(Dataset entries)
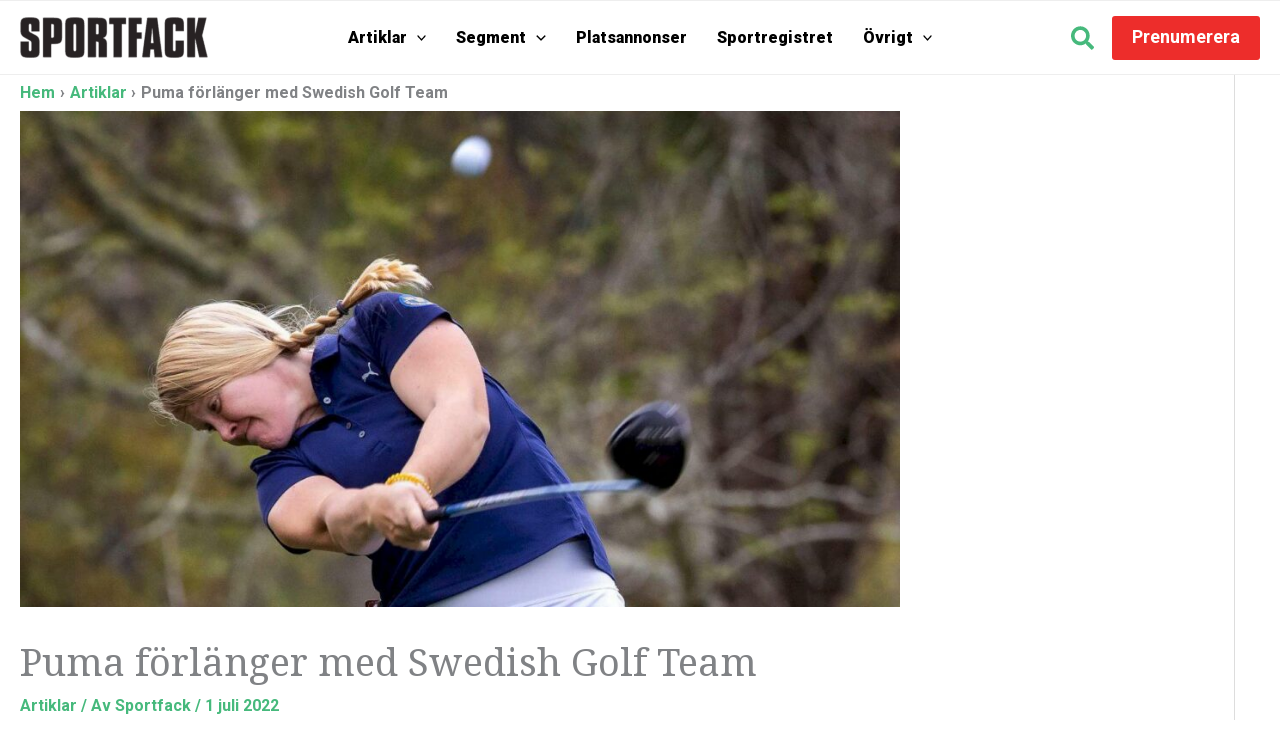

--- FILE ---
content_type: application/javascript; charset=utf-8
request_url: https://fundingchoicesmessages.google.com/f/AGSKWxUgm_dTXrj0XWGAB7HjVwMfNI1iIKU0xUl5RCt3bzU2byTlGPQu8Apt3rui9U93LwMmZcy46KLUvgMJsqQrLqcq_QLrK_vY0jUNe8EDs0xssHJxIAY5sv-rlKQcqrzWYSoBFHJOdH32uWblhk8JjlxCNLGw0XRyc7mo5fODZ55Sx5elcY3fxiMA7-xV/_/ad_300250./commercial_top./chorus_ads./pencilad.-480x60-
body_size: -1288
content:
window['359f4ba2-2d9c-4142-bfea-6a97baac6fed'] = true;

* _Work to complete_:
Your answer must be an exact copy of the records, free of images.

* _Solution to this exercise_:
--- FILE ---
content_type: application/javascript; charset=utf-8
request_url: https://fundingchoicesmessages.google.com/f/AGSKWxUgm_dTXrj0XWGAB7HjVwMfNI1iIKU0xUl5RCt3bzU2byTlGPQu8Apt3rui9U93LwMmZcy46KLUvgMJsqQrLqcq_QLrK_vY0jUNe8EDs0xssHJxIAY5sv-rlKQcqrzWYSoBFHJOdH32uWblhk8JjlxCNLGw0XRyc7mo5fODZ55Sx5elcY3fxiMA7-xV/_/ad_300250./commercial_top./chorus_ads./pencilad.-480x60-
body_size: -1288
content:
window['359f4ba2-2d9c-4142-bfea-6a97baac6fed'] = true;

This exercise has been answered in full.